=== Stated goal ===
Copy out these records again, putting "camera position" wherever "shooting position" appears and keeping everything else the same.

=== Given records ===

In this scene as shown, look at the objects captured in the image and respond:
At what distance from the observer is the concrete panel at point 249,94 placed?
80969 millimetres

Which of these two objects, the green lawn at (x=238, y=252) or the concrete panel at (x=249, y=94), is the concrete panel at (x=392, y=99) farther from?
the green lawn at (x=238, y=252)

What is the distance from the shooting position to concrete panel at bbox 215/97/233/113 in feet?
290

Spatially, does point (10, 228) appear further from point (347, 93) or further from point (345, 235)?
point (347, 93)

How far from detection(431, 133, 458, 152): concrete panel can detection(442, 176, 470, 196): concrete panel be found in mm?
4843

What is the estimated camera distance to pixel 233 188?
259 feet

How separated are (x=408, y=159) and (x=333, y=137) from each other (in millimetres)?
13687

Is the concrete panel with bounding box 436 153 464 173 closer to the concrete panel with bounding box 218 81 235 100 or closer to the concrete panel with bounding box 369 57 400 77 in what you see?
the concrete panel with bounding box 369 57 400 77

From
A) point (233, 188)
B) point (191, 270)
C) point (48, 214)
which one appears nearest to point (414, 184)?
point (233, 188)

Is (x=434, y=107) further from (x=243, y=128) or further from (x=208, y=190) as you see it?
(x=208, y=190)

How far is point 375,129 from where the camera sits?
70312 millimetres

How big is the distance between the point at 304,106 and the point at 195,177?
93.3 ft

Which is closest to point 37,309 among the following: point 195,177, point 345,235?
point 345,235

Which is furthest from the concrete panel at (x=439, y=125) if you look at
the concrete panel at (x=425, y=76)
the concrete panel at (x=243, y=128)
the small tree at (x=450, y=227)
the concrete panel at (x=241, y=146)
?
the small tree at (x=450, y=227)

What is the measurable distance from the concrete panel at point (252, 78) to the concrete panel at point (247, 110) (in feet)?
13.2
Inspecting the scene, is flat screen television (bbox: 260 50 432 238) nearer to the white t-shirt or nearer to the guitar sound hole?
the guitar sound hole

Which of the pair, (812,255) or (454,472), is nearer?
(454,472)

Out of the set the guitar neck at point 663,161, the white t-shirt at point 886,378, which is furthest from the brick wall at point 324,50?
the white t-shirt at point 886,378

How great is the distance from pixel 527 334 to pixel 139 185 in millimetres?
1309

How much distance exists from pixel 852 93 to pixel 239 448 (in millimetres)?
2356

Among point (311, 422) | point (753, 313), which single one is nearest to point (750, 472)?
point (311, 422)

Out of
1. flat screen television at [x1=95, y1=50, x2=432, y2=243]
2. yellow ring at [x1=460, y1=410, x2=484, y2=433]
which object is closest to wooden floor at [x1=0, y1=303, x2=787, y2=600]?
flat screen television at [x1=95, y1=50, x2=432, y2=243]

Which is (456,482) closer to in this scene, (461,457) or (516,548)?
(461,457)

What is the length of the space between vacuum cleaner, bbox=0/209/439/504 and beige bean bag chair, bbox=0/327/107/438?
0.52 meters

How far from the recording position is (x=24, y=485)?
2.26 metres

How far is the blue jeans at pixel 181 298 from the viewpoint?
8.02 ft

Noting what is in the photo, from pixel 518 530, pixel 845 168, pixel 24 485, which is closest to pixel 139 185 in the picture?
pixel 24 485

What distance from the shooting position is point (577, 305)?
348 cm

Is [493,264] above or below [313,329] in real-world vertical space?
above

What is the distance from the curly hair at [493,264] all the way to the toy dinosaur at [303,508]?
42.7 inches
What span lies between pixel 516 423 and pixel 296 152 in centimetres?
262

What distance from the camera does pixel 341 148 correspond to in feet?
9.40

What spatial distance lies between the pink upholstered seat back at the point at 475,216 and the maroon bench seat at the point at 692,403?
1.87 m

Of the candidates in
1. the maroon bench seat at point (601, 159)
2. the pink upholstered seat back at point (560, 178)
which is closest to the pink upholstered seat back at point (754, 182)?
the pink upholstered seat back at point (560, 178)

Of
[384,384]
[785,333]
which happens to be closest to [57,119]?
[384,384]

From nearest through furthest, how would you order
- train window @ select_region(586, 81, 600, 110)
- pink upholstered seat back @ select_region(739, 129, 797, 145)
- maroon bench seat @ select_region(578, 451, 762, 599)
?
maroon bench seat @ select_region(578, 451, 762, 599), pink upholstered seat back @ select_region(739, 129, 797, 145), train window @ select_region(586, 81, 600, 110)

=== Task answer ===
In this scene as shown, look at the objects captured in the image and respond:
At what distance from the observer is the concrete panel at point 249,94 placed?
80969 millimetres

Which of these two objects, the green lawn at (x=238, y=252) or the concrete panel at (x=249, y=94), is the concrete panel at (x=392, y=99) farther from?
the green lawn at (x=238, y=252)

What is the distance from the camera position to concrete panel at bbox 215/97/233/113 in feet?
290

Spatially, does point (10, 228) appear further from point (347, 93) or further from point (345, 235)?
point (347, 93)

How far from detection(431, 133, 458, 152): concrete panel can detection(442, 176, 470, 196): concrete panel be found in mm?
4843

What is the estimated camera distance to pixel 233 188?
259 feet

How separated are (x=408, y=159) and (x=333, y=137) from each other (in millimetres)?
13687

Is the concrete panel with bounding box 436 153 464 173 closer to the concrete panel with bounding box 218 81 235 100 or closer to the concrete panel with bounding box 369 57 400 77 in what you see?
the concrete panel with bounding box 369 57 400 77

From
A) point (233, 188)
B) point (191, 270)
C) point (48, 214)
which one appears nearest to point (414, 184)?
point (233, 188)

Is (x=434, y=107) further from (x=243, y=128) or further from (x=208, y=190) as you see it?
(x=208, y=190)

How far is point 375,129 from where the camera sits?
70312 millimetres

How big is the distance between the point at 304,106 and the point at 195,177?
93.3 ft

Which is closest to point 37,309 among the following: point 195,177, point 345,235?
point 345,235

Which is furthest from the concrete panel at (x=439, y=125) if you look at
the concrete panel at (x=425, y=76)
the concrete panel at (x=243, y=128)
the small tree at (x=450, y=227)
the concrete panel at (x=241, y=146)
?
the small tree at (x=450, y=227)

What is the measurable distance from the concrete panel at point (252, 78) to the concrete panel at point (247, 110) (in feet)?
13.2
Inspecting the scene, is flat screen television (bbox: 260 50 432 238) nearer to the white t-shirt or nearer to the guitar sound hole?
the guitar sound hole

Which of the pair, (812,255) or (454,472), is nearer?
(454,472)

Out of the set the guitar neck at point 663,161, the white t-shirt at point 886,378, which is furthest from the brick wall at point 324,50?
the white t-shirt at point 886,378

How great is the distance from pixel 527 334 to pixel 139 185 in millimetres?
1309

How much distance exists from pixel 852 93 to pixel 239 448 (in millimetres)?
2356

Among point (311, 422) | point (753, 313), which single one is nearest to point (750, 472)?
point (311, 422)

Out of
1. flat screen television at [x1=95, y1=50, x2=432, y2=243]
2. yellow ring at [x1=460, y1=410, x2=484, y2=433]
which object is closest to wooden floor at [x1=0, y1=303, x2=787, y2=600]?
flat screen television at [x1=95, y1=50, x2=432, y2=243]

Which is (456,482) closer to in this scene, (461,457) or (516,548)?
(461,457)

What is the length of the space between vacuum cleaner, bbox=0/209/439/504 and beige bean bag chair, bbox=0/327/107/438?
0.52 meters

How far from the recording position is (x=24, y=485)?
2.26 metres

How far is the blue jeans at pixel 181 298 from the viewpoint?
8.02 ft

Noting what is in the photo, from pixel 518 530, pixel 845 168, pixel 24 485, which is closest to pixel 139 185 in the picture?
pixel 24 485

What distance from the camera position is point (577, 305)?
348 cm

Is [493,264] above or below [313,329] in real-world vertical space?
above

What is the distance from the curly hair at [493,264] all the way to the toy dinosaur at [303,508]?
42.7 inches
What span lies between pixel 516 423 and pixel 296 152 in centimetres?
262

What distance from the camera does pixel 341 148 correspond to in feet?
9.40

What spatial distance lies between the pink upholstered seat back at the point at 475,216 and the maroon bench seat at the point at 692,403?
1.87 m

Of the candidates in
1. the maroon bench seat at point (601, 159)
2. the pink upholstered seat back at point (560, 178)
which is closest to the pink upholstered seat back at point (754, 182)?
the pink upholstered seat back at point (560, 178)

Of
[384,384]
[785,333]
which happens to be closest to [57,119]?
[384,384]

From nearest through furthest, how would you order
- train window @ select_region(586, 81, 600, 110)
- pink upholstered seat back @ select_region(739, 129, 797, 145)
- maroon bench seat @ select_region(578, 451, 762, 599)
?
maroon bench seat @ select_region(578, 451, 762, 599), pink upholstered seat back @ select_region(739, 129, 797, 145), train window @ select_region(586, 81, 600, 110)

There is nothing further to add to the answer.